**Document segment:**
>>
Part 2, Foreclosure - a Red Hot Deal?

I looked at my own dribble in the last post and found I had more to say about foreclosed homes, REO's, bank owned properties, etc. Earlier, I was telling Lauren B that pre-foreclosed houses at the county foreclosure auction really aren't something a fledgling investor or bargain hunter might want to jump into. I still stand by that advice. There are too many dangers and unknowns for the inexperienced, short-of-pocket buyer. However, what I didn't really talk about were the bank owned homes that have been assigned to a broker for listing in the local listing service. There are indeed more than just a few needles in the haystack; with a little research you can find a smokin' deal AND keep from getting burned or burned out in the process. 

First, find an agent that can walk you through the analysis of a bank owned listing. You'll find the basics don't change. In fact, everything after this sentence will apply to nearly any purchase listed traditionally with a broker, bank owned or not. First and foremost is price, the main indicator of whether or not it's a good deal. Everything else in any analysis after that essentially will lead you back to price, namely (in no particular order, not limited to):

location

condition

type of construction

type of ownership

floor plan / layout

time on the market

size (living space/lot size)
<<
**Collected material:**
>>
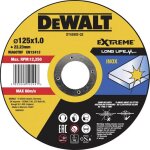 Disque  trononner 1 pice dewalt dt43902 - qz 125 mm 1 pc(s)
<<
**Questions to answer:**
A - What does the foreclosure post name as the main indicator of whether a listing is a good deal?
B - Please return the part of the foreclosure post starting with "I looked at" and going on through "in the process.".
C - Supply the next part of the foreclosure post above the data, picking up after its last line.

**Response list:**
A - Price.

B -
I looked at my own dribble in the last post and found I had more to say about foreclosed homes, REO's, bank owned properties, etc. Earlier, I was telling Lauren B that pre-foreclosed houses at the county foreclosure auction really aren't something a fledgling investor or bargain hunter might want to jump into. I still stand by that advice. There are too many dangers and unknowns for the inexperienced, short-of-pocket buyer. However, what I didn't really talk about were the bank owned homes that have been assigned to a broker for listing in the local listing service. There are indeed more than just a few needles in the haystack; with a little research you can find a smokin' deal AND keep from getting burned or burned out in the process.

C -
number of rooms/baths

parking

laundry

utilities

appliances 

agent/broker

bank name (owner of property)

amenities (on property, complex or neighborhood)

shopping

schools

transportation

HOA fees

Mello-Roos fees

Seller (bank) concessions

demographics

number of drive by shootings per week

Just kidding, but not really. All buyers are as different as are the criteria in which they focus on to pick a home. Some attributes will matter while others will not. "So what are the specifics of why I should buy an REO?", you might ask. Again, one word - price. You might find some absolute pieces of junk out there and believe me, I've seen a few winners out there. But if a house comps out at 85%-95% of recent sales, (cool guy agent speak for "what is fair market value based on what comparable homes have sold for, recently?")  then you might want to take a closer look. "Marvin, does that exist?" (Funny how writers talk to themselves...). Sure, in some regions of the country you might find better, others not. Remember, bank asset managers aren't dumb, they know what the property is worth because they just went through the foreclosure process. During pre-foreclosure and after foreclosing, the banks will ask a local broker for his opinion.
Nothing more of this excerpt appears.